> Consignes
1 – Selon le texte sur les chaussures, quel modèle de Paraboot faisait partie de l'uniforme des hommes du milieu du XXe siècle ?
2 – Reprenez le texte sur les chaussures à sa dernière phrase et poursuivez-le.

Et puis, surtout, ce qui me charme le plus, ce sont leur couleur ciment. Quelle bonne idée de mettre des bottines blanches en hiver, pourquoi ne l’ai-je pas fait plus tôt ? (parce que c’est salissant ma fille! ouiiii maman!). Tout le monde me dit « c’est rock ». ça illumine mes looks, c’est deux nuages de douceur qui emboîtent mon pas toute la sainte journée. Et puis, comme pour mon chéri, je me régale à l’avance de les voir vieillir à mes côtés. Les marques du temps ne me font pas peur, bien au contraire.



Cap de porter les chaussures de tonton Bernard?

Le pantalon en velours milleraies et la veste assortie avec des empiècements aux coudes. La chemise couleur pipi, le baise-en-ville de cuir marron et aux pieds… Les inusables Michael de Paraboot (les Michel, quoi). C’était l’uniforme des hommes du milieu du XXème. Du prof d’histoire-géo à tonton truc.

Je pense que j’aurais considérée les Paraboot dans mes jeunes années de retraitée (tu rêves ma pauvre!) (la retraite!) (ahahah!), pour mes après-midi en groupe au musée Jacquemart-André.

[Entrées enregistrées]
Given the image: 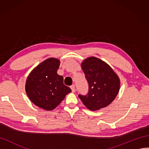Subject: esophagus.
<instances>
[{"mask_svg": "<svg viewBox=\"0 0 149 149\" xmlns=\"http://www.w3.org/2000/svg\"><path fill=\"white\" fill-rule=\"evenodd\" d=\"M70 88H71V91H72V92H73V93H74V92H75L76 90H75V86H74V84H73V85H71V86H70Z\"/></svg>", "mask_w": 149, "mask_h": 149, "instance_id": "34e87169", "label": "esophagus"}]
</instances>
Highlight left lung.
Here are the masks:
<instances>
[{
	"label": "left lung",
	"instance_id": "8db88e82",
	"mask_svg": "<svg viewBox=\"0 0 149 149\" xmlns=\"http://www.w3.org/2000/svg\"><path fill=\"white\" fill-rule=\"evenodd\" d=\"M89 89L79 98L90 110H98L110 104L120 89L118 76L106 63L95 57L86 59L81 64Z\"/></svg>",
	"mask_w": 149,
	"mask_h": 149
}]
</instances>
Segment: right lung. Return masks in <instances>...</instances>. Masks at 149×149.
<instances>
[{"instance_id":"1","label":"right lung","mask_w":149,"mask_h":149,"mask_svg":"<svg viewBox=\"0 0 149 149\" xmlns=\"http://www.w3.org/2000/svg\"><path fill=\"white\" fill-rule=\"evenodd\" d=\"M60 62L49 58L40 64L28 76L26 91L31 101L46 110H52L59 105L71 90L63 84V77L57 71Z\"/></svg>"}]
</instances>
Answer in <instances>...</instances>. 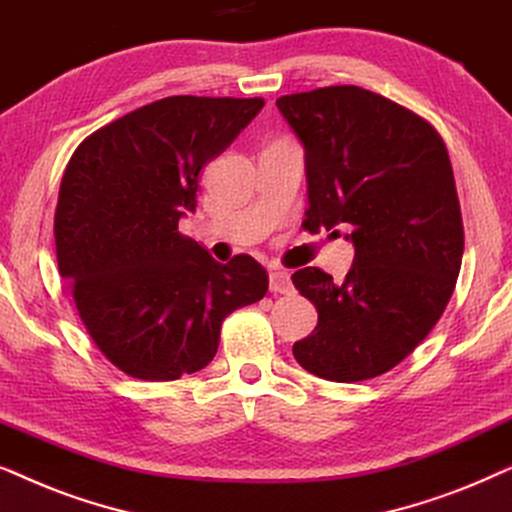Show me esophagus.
Here are the masks:
<instances>
[{"instance_id": "1", "label": "esophagus", "mask_w": 512, "mask_h": 512, "mask_svg": "<svg viewBox=\"0 0 512 512\" xmlns=\"http://www.w3.org/2000/svg\"><path fill=\"white\" fill-rule=\"evenodd\" d=\"M270 291L272 293H291L293 284H291V275L284 270H272L270 272Z\"/></svg>"}]
</instances>
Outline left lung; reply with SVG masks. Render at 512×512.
<instances>
[{
	"instance_id": "obj_1",
	"label": "left lung",
	"mask_w": 512,
	"mask_h": 512,
	"mask_svg": "<svg viewBox=\"0 0 512 512\" xmlns=\"http://www.w3.org/2000/svg\"><path fill=\"white\" fill-rule=\"evenodd\" d=\"M277 107L305 146L303 228H352L356 247L342 284L321 268L291 275L319 312L293 356L331 382L389 373L431 333L457 286L464 221L450 153L426 118L359 86L282 95Z\"/></svg>"
}]
</instances>
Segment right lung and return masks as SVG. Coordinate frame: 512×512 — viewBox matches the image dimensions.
Instances as JSON below:
<instances>
[{
  "label": "right lung",
  "instance_id": "obj_1",
  "mask_svg": "<svg viewBox=\"0 0 512 512\" xmlns=\"http://www.w3.org/2000/svg\"><path fill=\"white\" fill-rule=\"evenodd\" d=\"M263 104L165 97L95 130L69 158L53 219L58 270L88 335L125 375L170 382L202 370L223 319L268 293L254 258L221 265L179 233L200 170Z\"/></svg>",
  "mask_w": 512,
  "mask_h": 512
}]
</instances>
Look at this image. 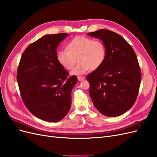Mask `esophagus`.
I'll return each mask as SVG.
<instances>
[{
  "mask_svg": "<svg viewBox=\"0 0 157 157\" xmlns=\"http://www.w3.org/2000/svg\"><path fill=\"white\" fill-rule=\"evenodd\" d=\"M77 78H78V80H79V81H82V80L85 79V77H80V76H78V77H77Z\"/></svg>",
  "mask_w": 157,
  "mask_h": 157,
  "instance_id": "34e87169",
  "label": "esophagus"
}]
</instances>
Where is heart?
Returning a JSON list of instances; mask_svg holds the SVG:
<instances>
[{"label": "heart", "instance_id": "1", "mask_svg": "<svg viewBox=\"0 0 157 157\" xmlns=\"http://www.w3.org/2000/svg\"><path fill=\"white\" fill-rule=\"evenodd\" d=\"M66 49L57 52L56 59L67 70L72 69L78 59V63L71 72L73 75H82L90 69H98L106 57V47L103 42L86 36H75L66 45Z\"/></svg>", "mask_w": 157, "mask_h": 157}]
</instances>
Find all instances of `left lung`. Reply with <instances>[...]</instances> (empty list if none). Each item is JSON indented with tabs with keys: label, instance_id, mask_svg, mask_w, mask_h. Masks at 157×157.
Returning <instances> with one entry per match:
<instances>
[{
	"label": "left lung",
	"instance_id": "1",
	"mask_svg": "<svg viewBox=\"0 0 157 157\" xmlns=\"http://www.w3.org/2000/svg\"><path fill=\"white\" fill-rule=\"evenodd\" d=\"M88 35L101 39L106 47L104 62L86 77L90 98L102 115L120 116L134 105L138 95L141 73L136 54L115 32L99 29Z\"/></svg>",
	"mask_w": 157,
	"mask_h": 157
}]
</instances>
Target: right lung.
<instances>
[{
    "mask_svg": "<svg viewBox=\"0 0 157 157\" xmlns=\"http://www.w3.org/2000/svg\"><path fill=\"white\" fill-rule=\"evenodd\" d=\"M69 35H46L31 43L18 65L17 81L22 100L32 114L48 122H58L68 113L71 91L77 82L59 65L57 48Z\"/></svg>",
    "mask_w": 157,
    "mask_h": 157,
    "instance_id": "1",
    "label": "right lung"
}]
</instances>
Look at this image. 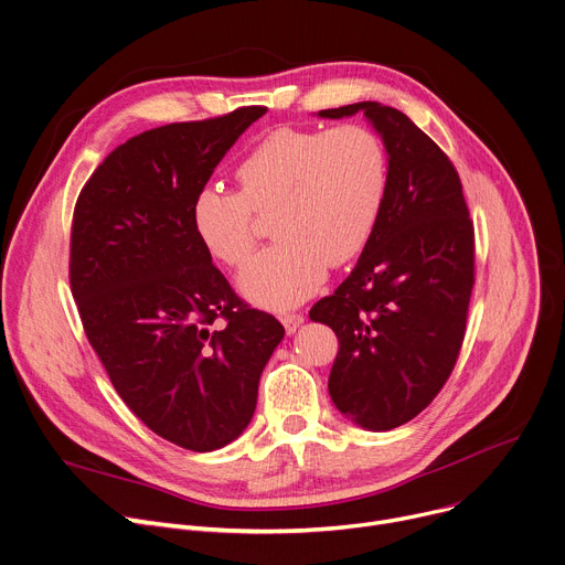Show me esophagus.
<instances>
[{
    "label": "esophagus",
    "mask_w": 565,
    "mask_h": 565,
    "mask_svg": "<svg viewBox=\"0 0 565 565\" xmlns=\"http://www.w3.org/2000/svg\"><path fill=\"white\" fill-rule=\"evenodd\" d=\"M281 324H284V329H286V333L290 335V333H295V331L303 324V316H301V313H286V316L281 318Z\"/></svg>",
    "instance_id": "obj_1"
}]
</instances>
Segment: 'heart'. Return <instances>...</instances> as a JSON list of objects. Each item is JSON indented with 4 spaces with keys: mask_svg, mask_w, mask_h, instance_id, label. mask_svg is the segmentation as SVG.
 Masks as SVG:
<instances>
[{
    "mask_svg": "<svg viewBox=\"0 0 565 565\" xmlns=\"http://www.w3.org/2000/svg\"><path fill=\"white\" fill-rule=\"evenodd\" d=\"M238 191L200 186L191 227L214 259L241 266L254 245V214L270 218L277 238L241 270L245 299L284 311L363 252L387 193L381 137L358 124L331 130L279 128L247 150L236 167Z\"/></svg>",
    "mask_w": 565,
    "mask_h": 565,
    "instance_id": "obj_1",
    "label": "heart"
}]
</instances>
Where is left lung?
<instances>
[{
    "label": "left lung",
    "instance_id": "8db88e82",
    "mask_svg": "<svg viewBox=\"0 0 565 565\" xmlns=\"http://www.w3.org/2000/svg\"><path fill=\"white\" fill-rule=\"evenodd\" d=\"M358 113L383 139L387 193L355 268L309 318L340 342L331 401L383 433L417 417L455 367L473 290V223L455 167L401 110L361 100L318 117Z\"/></svg>",
    "mask_w": 565,
    "mask_h": 565
}]
</instances>
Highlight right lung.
Segmentation results:
<instances>
[{"label":"right lung","instance_id":"add662e5","mask_svg":"<svg viewBox=\"0 0 565 565\" xmlns=\"http://www.w3.org/2000/svg\"><path fill=\"white\" fill-rule=\"evenodd\" d=\"M266 115L238 108L146 130L115 148L74 210L70 284L85 335L124 403L195 452L252 422L284 327L243 303L191 227V198Z\"/></svg>","mask_w":565,"mask_h":565}]
</instances>
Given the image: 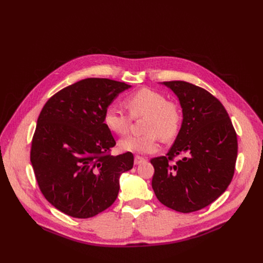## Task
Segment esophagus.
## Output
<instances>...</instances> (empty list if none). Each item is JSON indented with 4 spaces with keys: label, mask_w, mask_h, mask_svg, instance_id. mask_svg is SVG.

> Corrigé des consignes
1 – Les Michael de Paraboot.

2 –
C’était sans compter un sursaut de vie, un je-ne-sais-quoi de rebelle attitude de la part des croquenots Paraboot. Un matin, elles ont appelé un petit jeune avec le vent dans les cheveux et lui ont demandé s’il ne lui restait pas un peu de Diacolor pour finir l’année. Eugène Riconneaus, le roi de la pompe de skate de luxe (je vais revenir la-dessus oui oui), a découpé des rondelles de cuir léopard orange et les a collé dessus. Pi, il a mis du tipex sur les coutures.

C’est pas désagréable.

Est-ce envisageable ?

Ce n’est vendu QUE chez Colette, ça va peut-être nous donner un indice.



Que faire pour être vendu chez Colette ?

Pas facile de se lancer dans la chaussure.

Des années 90 au premier quart du XXIème siècle, le marché de la chaussure (et de l’accessoire en général) sera passé de l’état de « gentil fourmillement» à celui de « saturation totale ». Et la création de « débridée » à « extrémiste ».

Ces cuissardes Sophia Webster en sont un magnifique exemple.

Je ne suis pas une vieille schnock de la mode et pourtant, j’ai assisté à ces changements.

En 2003, je travaillais à l’Officiel de la Mode en tant que responsable des accessoires depuis environ deux ans. J’étais la petite minotte qui faisait entrer les nouveaux créateurs dans les pages du journal. Pierre Hardy était notre coqueluche.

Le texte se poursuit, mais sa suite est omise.